__Passage to read__.
##########

Before joining the reserves, I was quite shy and it has massively improved my confidence and the way in which I can communicate with people on all different levels. It teaches you the importance of respect, organisation and teamwork which are beneficial in day to day life.

For me, the best things about being a reservist are getting the opportunity to be part of something worthwhile and gaining life changing experiences at the same time; the friendships and bonds made with oppos (opposite numbers); and getting paid to spend time doing something I love.

I have had so many excellent experiences during my time as a reservist that it's hard to choose a favourite. I love the fact that I get to spend time on ranges doing target shooting and competitions both home and abroad and I get to race around the water in RIBs! My mobilisation in 2013 was probably the highlight of my time so far. I spent several weeks at sea on an Anti-Piracy mission – sailing through the Suez Canal to the Gulf of Aden and Arabian Sea, putting all of my training into a real situation.

Being based in London we get excellent opportunities to represent the Royal Navy and the Reserves for ceremonial purposes and I have been part of a Royal Guard for the Queen. I have also taken part in the Lord Mayors Show and the Festival of Remembrance at the Royal Albert Hall, and I appeared in the TV show “Ade in Britain” which features traditions throughout the UK.

##########

__Supplied data__.
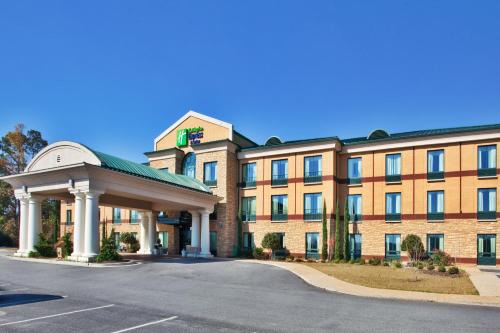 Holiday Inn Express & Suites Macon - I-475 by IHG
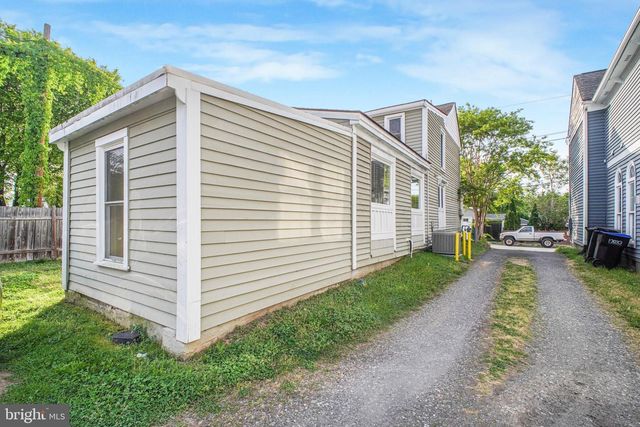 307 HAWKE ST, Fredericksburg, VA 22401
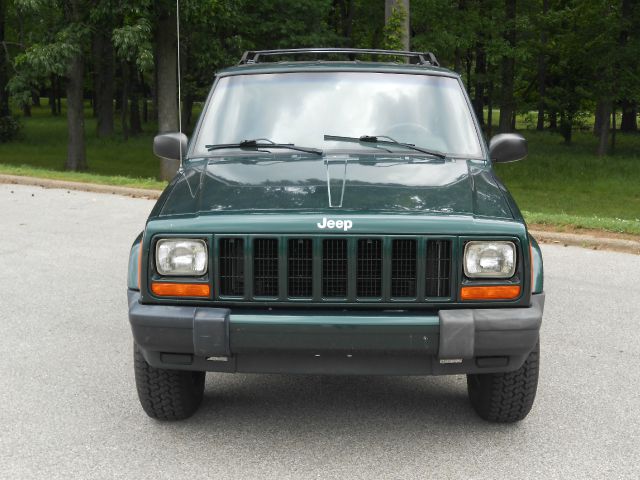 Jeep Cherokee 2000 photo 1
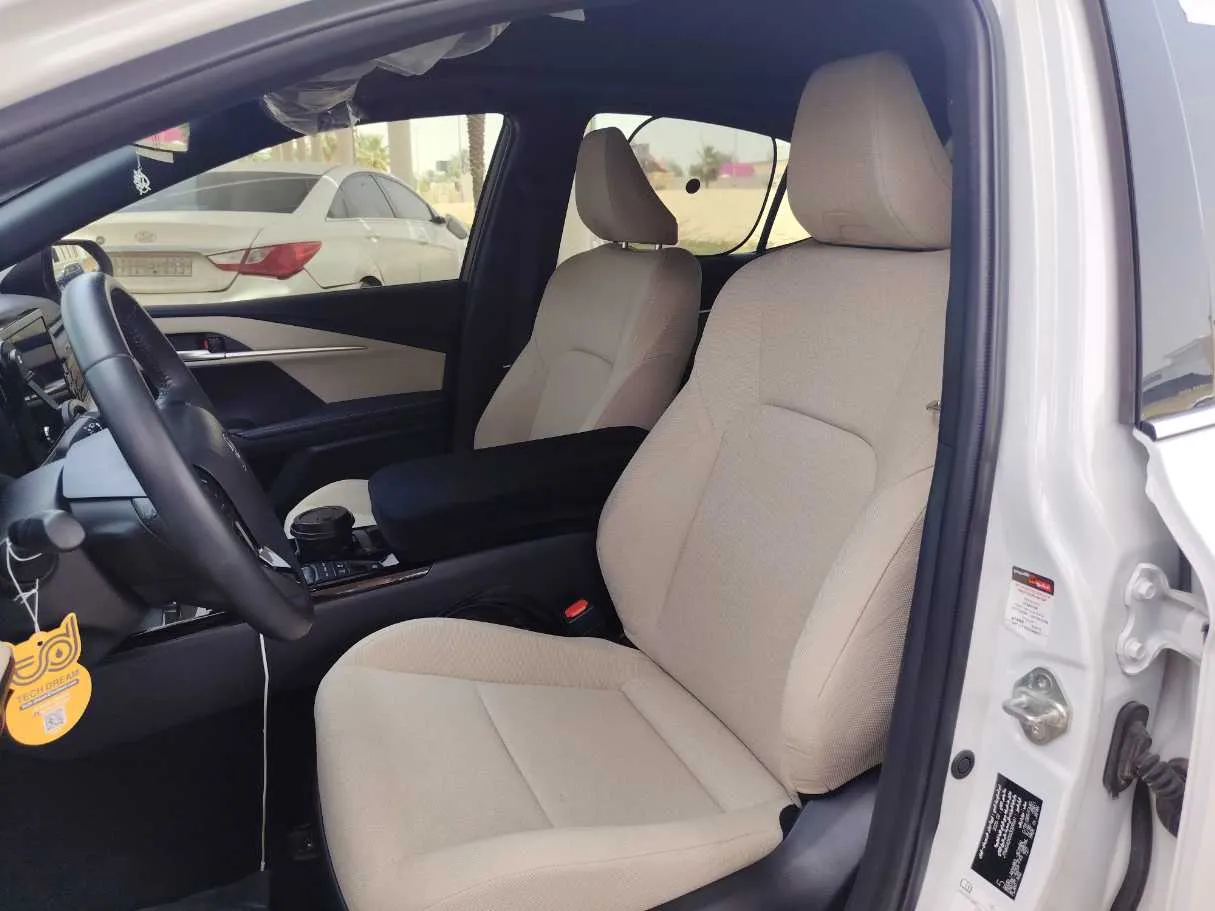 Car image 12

##########

In the passage about serving as a naval reservist, which canal did the writer sail through during the anti-piracy mission in 2013?

__Response to this task__. The Suez Canal.